## Given instruction
Copy the listing below, substituting "grassy patch" for every "green grass patch" and changing nothing else. Leave the pictures out.

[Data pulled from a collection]

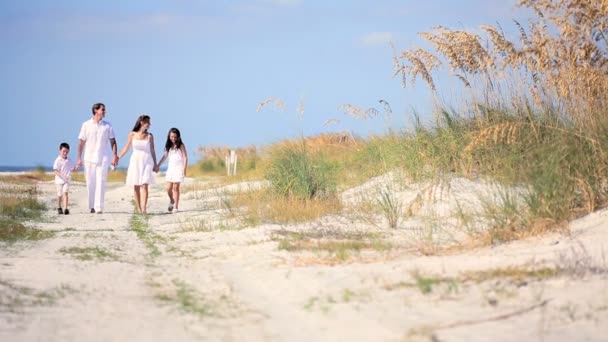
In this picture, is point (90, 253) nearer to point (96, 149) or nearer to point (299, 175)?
point (299, 175)

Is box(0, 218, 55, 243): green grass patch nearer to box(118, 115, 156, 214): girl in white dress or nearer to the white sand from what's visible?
the white sand

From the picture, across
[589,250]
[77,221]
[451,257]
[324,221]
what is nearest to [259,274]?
[451,257]

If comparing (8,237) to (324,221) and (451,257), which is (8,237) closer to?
(324,221)

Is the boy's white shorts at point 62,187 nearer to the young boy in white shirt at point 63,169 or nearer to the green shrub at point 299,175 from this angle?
the young boy in white shirt at point 63,169

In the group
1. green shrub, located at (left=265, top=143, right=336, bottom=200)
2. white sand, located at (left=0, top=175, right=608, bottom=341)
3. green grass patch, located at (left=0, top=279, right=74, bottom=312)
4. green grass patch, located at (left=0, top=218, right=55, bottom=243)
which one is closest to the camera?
white sand, located at (left=0, top=175, right=608, bottom=341)

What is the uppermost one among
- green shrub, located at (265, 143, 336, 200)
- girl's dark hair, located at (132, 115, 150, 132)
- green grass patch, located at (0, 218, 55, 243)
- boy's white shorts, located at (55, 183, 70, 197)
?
girl's dark hair, located at (132, 115, 150, 132)

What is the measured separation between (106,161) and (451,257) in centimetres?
943

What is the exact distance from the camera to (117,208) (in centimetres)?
1664

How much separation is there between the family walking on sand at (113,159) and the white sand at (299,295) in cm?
607

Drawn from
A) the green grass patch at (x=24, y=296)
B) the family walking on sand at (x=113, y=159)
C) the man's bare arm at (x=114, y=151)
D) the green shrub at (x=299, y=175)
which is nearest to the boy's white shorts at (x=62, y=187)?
the family walking on sand at (x=113, y=159)

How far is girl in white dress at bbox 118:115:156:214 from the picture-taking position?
48.3ft

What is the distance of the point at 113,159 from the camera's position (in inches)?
579

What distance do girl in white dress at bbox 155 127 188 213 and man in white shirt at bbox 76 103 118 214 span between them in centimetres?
111

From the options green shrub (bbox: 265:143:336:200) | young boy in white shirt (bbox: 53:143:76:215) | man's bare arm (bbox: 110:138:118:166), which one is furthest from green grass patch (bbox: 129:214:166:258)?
green shrub (bbox: 265:143:336:200)
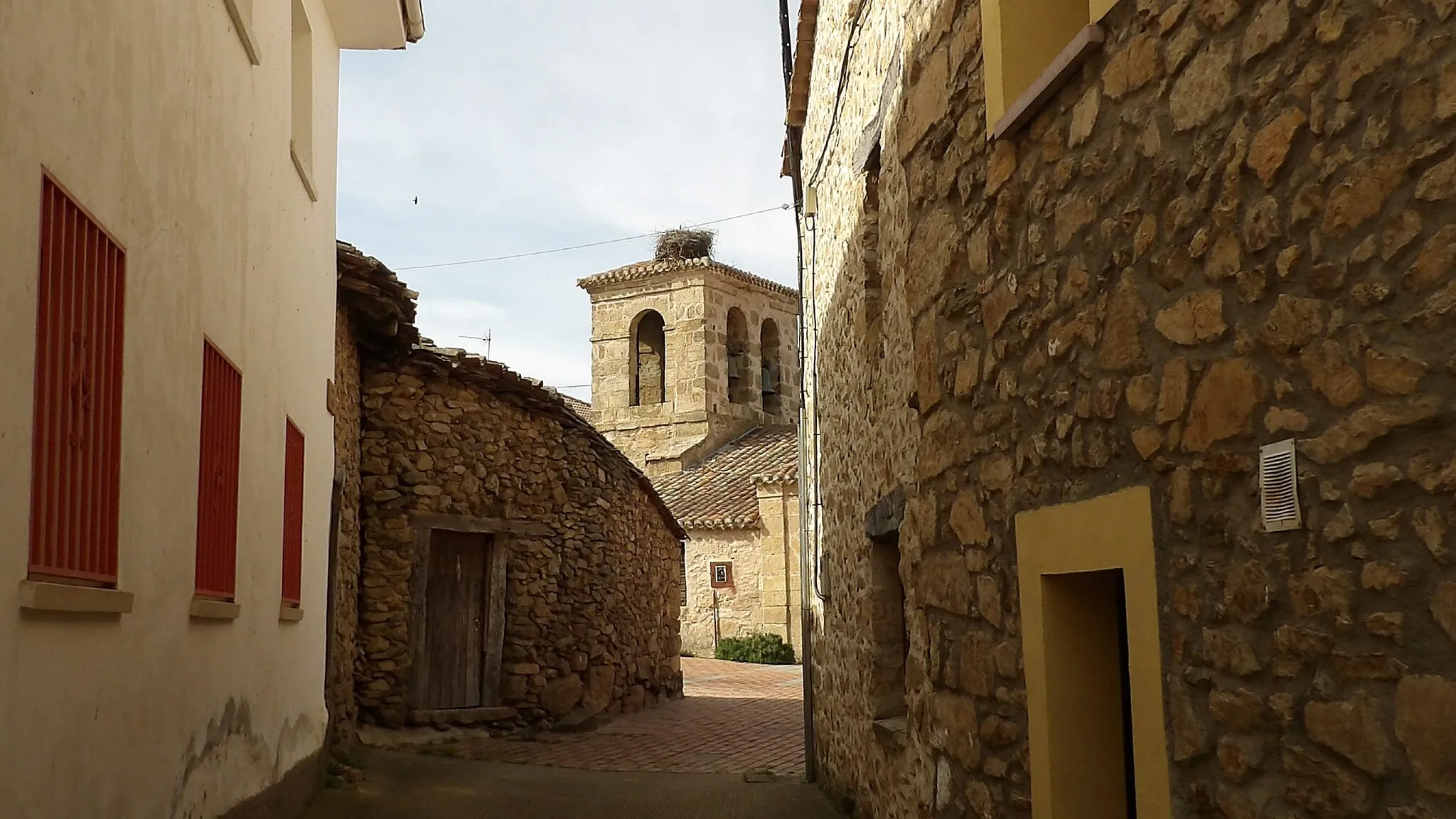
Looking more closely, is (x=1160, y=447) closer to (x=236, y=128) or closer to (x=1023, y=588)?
(x=1023, y=588)

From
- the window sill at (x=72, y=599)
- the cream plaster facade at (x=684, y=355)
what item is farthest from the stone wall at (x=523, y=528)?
→ the cream plaster facade at (x=684, y=355)

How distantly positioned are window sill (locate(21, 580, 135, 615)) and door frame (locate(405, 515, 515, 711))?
7.62 m

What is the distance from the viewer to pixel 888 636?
6988 mm

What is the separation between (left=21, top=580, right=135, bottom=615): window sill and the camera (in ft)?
10.8

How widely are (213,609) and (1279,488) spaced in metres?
4.16

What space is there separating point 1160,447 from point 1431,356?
0.95 meters

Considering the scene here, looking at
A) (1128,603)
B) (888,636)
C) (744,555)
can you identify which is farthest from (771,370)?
(1128,603)

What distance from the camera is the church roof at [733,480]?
25938 mm

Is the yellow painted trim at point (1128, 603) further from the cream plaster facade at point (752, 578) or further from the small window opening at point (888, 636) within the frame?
the cream plaster facade at point (752, 578)

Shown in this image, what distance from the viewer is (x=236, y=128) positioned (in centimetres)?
583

## Expected output
In this picture, is point (90, 253) nearer to point (96, 149) or nearer to point (299, 175)?
point (299, 175)

Is box(0, 218, 55, 243): grassy patch nearer to box(118, 115, 156, 214): girl in white dress or nearer to the white sand from what's visible?
the white sand

From the picture, across
[589,250]
[77,221]
[451,257]
[324,221]
what is nearest to [259,274]?
[451,257]

If comparing (8,237) to (324,221) and (451,257), which is (8,237) closer to?
(324,221)

Is the boy's white shorts at point 62,187 nearer to the young boy in white shirt at point 63,169 or nearer to the green shrub at point 299,175 from this angle?
the young boy in white shirt at point 63,169

In the group
1. green shrub, located at (left=265, top=143, right=336, bottom=200)
2. white sand, located at (left=0, top=175, right=608, bottom=341)
3. grassy patch, located at (left=0, top=279, right=74, bottom=312)
4. grassy patch, located at (left=0, top=218, right=55, bottom=243)
which one is closest to the camera?
white sand, located at (left=0, top=175, right=608, bottom=341)

What is the uppermost one among
- green shrub, located at (265, 143, 336, 200)
- girl's dark hair, located at (132, 115, 150, 132)
- grassy patch, located at (0, 218, 55, 243)
- boy's white shorts, located at (55, 183, 70, 197)
?
girl's dark hair, located at (132, 115, 150, 132)

What is the measured separation between (106,161) and (451,257) in centimetres?
943

What is the exact distance from the camera to (117,208) (in centimetres)?
1664

How much separation is there between the family walking on sand at (113,159) and the white sand at (299,295) in cm?
607

Drawn from
A) the grassy patch at (x=24, y=296)
B) the family walking on sand at (x=113, y=159)
C) the man's bare arm at (x=114, y=151)
D) the green shrub at (x=299, y=175)
which is nearest to the boy's white shorts at (x=62, y=187)?
the family walking on sand at (x=113, y=159)

How far is girl in white dress at bbox 118:115:156:214 from the picture-taking position?
48.3ft

What is the distance of the point at 113,159 from the camera's position (in inches)?
579

What distance do girl in white dress at bbox 155 127 188 213 and man in white shirt at bbox 76 103 118 214 span between them in centimetres?
111

From the options green shrub (bbox: 265:143:336:200) | young boy in white shirt (bbox: 53:143:76:215) | man's bare arm (bbox: 110:138:118:166), which one is furthest from grassy patch (bbox: 129:214:166:258)?
green shrub (bbox: 265:143:336:200)
Looking more closely, is (x=1160, y=447) closer to (x=236, y=128) or closer to (x=1023, y=588)?
(x=1023, y=588)

From
- the window sill at (x=72, y=599)
- the cream plaster facade at (x=684, y=355)
what item is farthest from the stone wall at (x=523, y=528)?
→ the cream plaster facade at (x=684, y=355)

How distantly positioned are window sill (locate(21, 580, 135, 615)) and door frame (locate(405, 515, 515, 711))?
7.62 m

What is the distance from the viewer to pixel 888 636?
6988 mm

What is the separation between (left=21, top=580, right=135, bottom=615): window sill and the camera (in ft)?
10.8

How widely are (213,609) and (1279,488) spaced in metres?
4.16

What space is there separating point 1160,447 from point 1431,356?
0.95 meters

Considering the scene here, looking at
A) (1128,603)
B) (888,636)
C) (744,555)
can you identify which is farthest from (771,370)?
(1128,603)

What distance from the camera is the church roof at [733,480]?
25938 mm

Is the yellow painted trim at point (1128, 603) further from the cream plaster facade at point (752, 578) or further from the small window opening at point (888, 636) within the frame?
the cream plaster facade at point (752, 578)

Shown in this image, what distance from the viewer is (x=236, y=128) positioned (in centimetres)?
583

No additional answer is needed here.